[Spatial reasoning dataset excerpts]
# # # # # # #
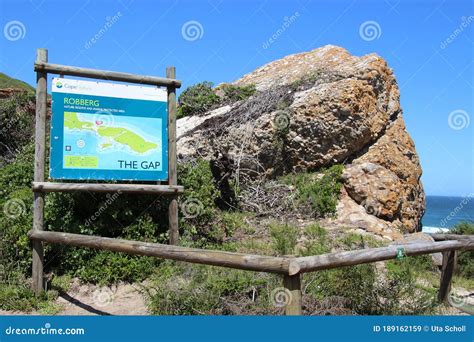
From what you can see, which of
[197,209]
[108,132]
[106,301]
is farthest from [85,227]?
[197,209]

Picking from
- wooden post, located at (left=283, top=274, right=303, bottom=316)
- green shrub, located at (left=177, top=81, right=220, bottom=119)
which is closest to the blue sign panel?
wooden post, located at (left=283, top=274, right=303, bottom=316)

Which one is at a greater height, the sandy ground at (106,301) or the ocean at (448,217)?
the ocean at (448,217)

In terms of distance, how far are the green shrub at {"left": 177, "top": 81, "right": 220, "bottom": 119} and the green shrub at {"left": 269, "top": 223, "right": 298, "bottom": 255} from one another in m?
6.22

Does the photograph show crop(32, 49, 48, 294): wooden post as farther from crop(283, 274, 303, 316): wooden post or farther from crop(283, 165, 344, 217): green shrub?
crop(283, 165, 344, 217): green shrub

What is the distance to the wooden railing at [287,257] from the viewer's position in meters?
4.69

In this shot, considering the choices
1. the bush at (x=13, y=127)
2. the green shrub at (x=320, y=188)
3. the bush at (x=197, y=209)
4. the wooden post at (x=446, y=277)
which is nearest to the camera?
the wooden post at (x=446, y=277)

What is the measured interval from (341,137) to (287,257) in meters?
7.76

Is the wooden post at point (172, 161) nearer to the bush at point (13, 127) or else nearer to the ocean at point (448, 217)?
the ocean at point (448, 217)

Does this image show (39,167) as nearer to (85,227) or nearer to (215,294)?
(85,227)

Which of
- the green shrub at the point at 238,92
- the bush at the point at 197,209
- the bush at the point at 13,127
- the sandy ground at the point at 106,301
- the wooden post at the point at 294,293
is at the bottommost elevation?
the sandy ground at the point at 106,301

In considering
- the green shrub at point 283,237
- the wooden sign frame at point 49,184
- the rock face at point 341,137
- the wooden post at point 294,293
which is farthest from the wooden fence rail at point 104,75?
the wooden post at point 294,293

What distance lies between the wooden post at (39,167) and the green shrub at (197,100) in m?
7.87

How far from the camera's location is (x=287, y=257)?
4738 mm

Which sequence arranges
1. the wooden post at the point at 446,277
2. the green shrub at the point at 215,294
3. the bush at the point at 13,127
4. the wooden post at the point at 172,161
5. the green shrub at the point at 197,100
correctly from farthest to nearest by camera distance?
the green shrub at the point at 197,100 < the bush at the point at 13,127 < the wooden post at the point at 172,161 < the wooden post at the point at 446,277 < the green shrub at the point at 215,294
# # # # # # #
**Aim of the exercise**
Output, exactly, all the records above; include no pictures.

**Task answer**
From what you can see, which of
[197,209]
[108,132]
[106,301]
is farthest from [85,227]?
[197,209]

Picking from
- wooden post, located at (left=283, top=274, right=303, bottom=316)
- green shrub, located at (left=177, top=81, right=220, bottom=119)
which is closest to the blue sign panel?
wooden post, located at (left=283, top=274, right=303, bottom=316)

Which one is at a greater height, the sandy ground at (106,301) or the ocean at (448,217)?
the ocean at (448,217)

In terms of distance, how far are the green shrub at {"left": 177, "top": 81, "right": 220, "bottom": 119} and the green shrub at {"left": 269, "top": 223, "right": 298, "bottom": 255} from one another in m?
6.22

Does the photograph show crop(32, 49, 48, 294): wooden post as farther from crop(283, 274, 303, 316): wooden post or farther from crop(283, 165, 344, 217): green shrub?
crop(283, 165, 344, 217): green shrub

What is the distance to the wooden railing at [287,257] from the viewer's position in meters?
4.69

In this shot, considering the choices
1. the bush at (x=13, y=127)
2. the green shrub at (x=320, y=188)
3. the bush at (x=197, y=209)
4. the wooden post at (x=446, y=277)
which is nearest to the camera?
the wooden post at (x=446, y=277)

What is the measured interval from (341,137) to (287,257) in meters?
7.76

Is the wooden post at point (172, 161) nearer to the bush at point (13, 127) or else nearer to the ocean at point (448, 217)?
the ocean at point (448, 217)

Does this image show (39,167) as nearer to (85,227) or nearer to (215,294)?
(85,227)

Which of
- the green shrub at the point at 238,92
- the bush at the point at 197,209
- the bush at the point at 13,127
- the sandy ground at the point at 106,301
- the wooden post at the point at 294,293
is at the bottommost elevation?
the sandy ground at the point at 106,301

In considering
- the green shrub at point 283,237
- the wooden sign frame at point 49,184
- the rock face at point 341,137
- the wooden post at point 294,293
which is farthest from the wooden fence rail at point 104,75?
the wooden post at point 294,293

What distance lies between the wooden post at (39,167) and the green shrub at (197,100) in m?
7.87

How far from the camera's location is (x=287, y=257)?
4738 mm

Which sequence arranges
1. the wooden post at the point at 446,277
2. the green shrub at the point at 215,294
3. the bush at the point at 13,127
4. the wooden post at the point at 172,161
5. the green shrub at the point at 197,100
correctly from farthest to nearest by camera distance?
the green shrub at the point at 197,100 < the bush at the point at 13,127 < the wooden post at the point at 172,161 < the wooden post at the point at 446,277 < the green shrub at the point at 215,294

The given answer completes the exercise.